The morning is grey and cold with the clouds out to the west perforated with a few promising blue holes – it was clear by mid-morning. Pack loaded, I head off upstream, wading and casting; it’s clumsy, and an art in itself just to avoid unplanned swims. I concentrate on the best-looking water, spooking a few good fish from unlikely places – there’s that enigma again, just when I thought I was getting the hang of their game. The trout are eager and there is a strike nearly every time I put a half decent cast over a rising fish.
It’s a good day, and eventually comes to an end as the sun slips behind the escarpment, the light fades and the temperature plummets. I eat supper; more trout in the chilly twilight, and the darkness and sounds of the night seem a little more familiar. I sleep better, until the rain starts. I’m cold and wet so I drink cups of coffee laced with what’s left of the whisky. Fortified, my anxiety and discomfort eases.
Dawn arrives and I’m soaking wet and freezing. Luckily the sky is clear and the sun spreads her warmth over the gorge. Packed, I leave the stream. Three hours later I reach the road, and my shoulders ache from the pack.
I stop an already overloaded local taxi, pay my dues and squeeze in between the intrigued passengers.

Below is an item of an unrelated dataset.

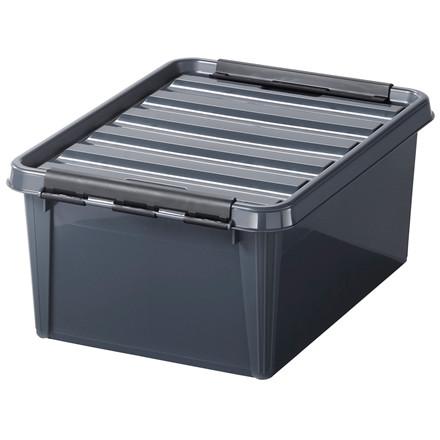 Plastkasse - Smart Store i grå 40 x 30 x 19 cm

It’s a short, cramped, deafening boom-boom (what is that music?) ride back to the Ezemvelo KwaZulu-Natal wildlife camp at Didima.
Hiking and camping alone is not something I do normally – I have no regrets for the experience, but prefer to now share it with close friends, trout bums. The horrors of the night are no longer.
In search of these streams I have been along the paths less travelled, places of exceptional natural beauty, wild, rich in fauna and flora. In the beginning it was all about catching fish and yet even then the seeds of consciousness stirred; a rudimentary sense of connection to the big wild Earth crept into my awareness, to the wonders of the surroundings.
Also, now, the context within which my flyfishing takes place has become increasingly important. Enriching the experience and imbuing it with that extra little shine in the memory.
- In the Northern Drakensberg area, base yourself at Mnweni Cultural Centre, or hike from there into the surrounding valleys and fish the Mnweni River and a number of its tributaries – the Ifidi, Icidi and Ntonjelana. These are all small streams with a population of rainbow trout.
- In the Central and Southern Drakensberg area there are wonderful back-country flyfishing opportunities in areas under Ezemvelo KZN Wildlife especially the Injisuthi, Bushmans, Mkohmazi and Polela streams.
- Hiking and fishing streams deep in wilderness areas must be approached with caution, adhering to all safety precautions recommended by KZN Wildlife. Be properly prepared, with clothing for extreme weather conditions, emergency medical kit, a good tent and essential hiking gear. For the inexperienced, include someone in the group who has hiking experience. This is a beautiful environment but also uncompromising.